Posterior cortical atrophy. Have you ever heard of it? I hadn't. It is so rare that even Wikipedia doesn't have an entry on it. Imagine a disease with all of the horror of Alzheimer's, except that it strikes people younger, progresses faster, and blinds the victim as well as robbing her of memory. This is what my aunt (and uncle and cousins, by extension) have been battling for over 1o years now. It is a terrible, tragic disease, and essentially caused her death last week-- decades before her time. The last five days have been a chaotic blur, getting shifts covered at work, making last-minute flight plans, driving to D.C. to fly to Michigan, getting back to D.C. late last night to drive back home. To be honest, I'm so tired I'm not sure this post even makes sense.
The last time I was in Michigan was for my grandmother's funeral last year; this trip had a very unsettling feel of deja vu to it. Same limos, same funeral chapel, same elderly relatives chanting indecipherable Hebrew at the Shiva. But there is such a difference between the funeral for someone who died at 95 after a long, healthy life, and someone who dies at 66 from a degenerative illness; there is a sense of tragedy to the second that the first doesn't have. When a beloved someone dies at 95 we mourn--more for ourselves than anything because we'll miss her-- but there is not that sense of what-might-have-been, or what-should-have-been, because really that's about as good as it gets. To live to old age with all your faculties and independence intact; to retain your memory and drivers' license, your apartment, vision and hearing, family and friends-- isn't that the best any of us can hope for?
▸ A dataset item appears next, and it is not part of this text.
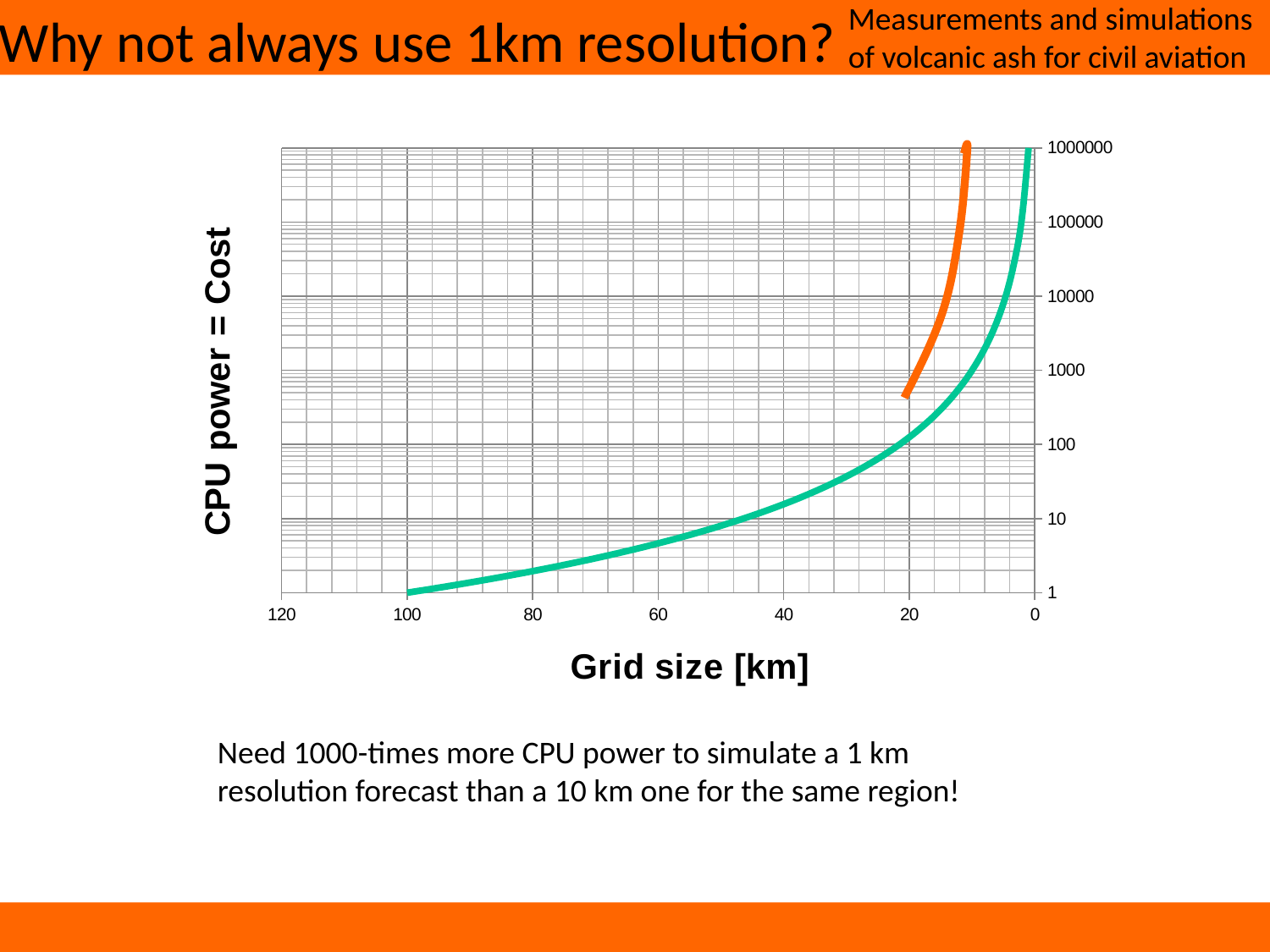
Is the value of the green line at a grid size of 60 km greater or less than 10? less At a grid size of 20 km, which line has the higher value, the orange line or the green line? the orange line Is the value of the green line at a grid size of 80 km greater or less than 10? less How many lines are plotted on the chart? 2 What is the label of the vertical axis? CPU power = Cost Is the value of the orange line at a grid size of 20 km greater or less than 100? greater What is the highest value shown on the vertical axis? 1000000 What kind of chart is shown on the slide? line chart Moving from left to right along the x axis (from grid size 120 km toward 0 km), do the plotted values rise or fall? rise What is the label of the horizontal axis? Grid size [km]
None of that can be said about my aunt; to mourn her is to mourn all of the years that should have been, and to mourn the last several years in which her quality of life was so poor, her memory dying. It's hard to think about the hole left by her; not so much for me (although it's there, of course) as for my uncle, my cousins, my father. It is impossible to describe how close and loving my aunt and uncle were in their marriage, or how devoted he was to her both before and after her diagnosis-- joined at the hip. It's so painful to witness his devastation.
I cannot adequately write a tribute to my aunt about what a wonderful, loving woman she was, or list her many talents and accomplishments, and it has already been said by others who know even better. But I was thinking about it the evening before the funeral. What happens is this: the rabbi comes over and sits down with the immediate family and asks us about our relative so that he can fully understand who she was in order to create a meaningful eulogy. So for maybe two hours we all sit in the living room, sharing memories and stories, explaining things about her to the rabbi. I just listened, because my memories from childhood were too vague to express well and it was fascinating to hear so much I never knew about her. It is a real legacy to leave behind a family that is so close. 3 grown children who live far-flung lives-- Detroit, Chicago, San Francisco-- but call their father every day just to chat, who are close to each other, who are in committed relationships themselves, whose partners form seamless additions to the clan-- for a woman who put family before everything else, this speaks the loudest about who she was. She will be so, so missed.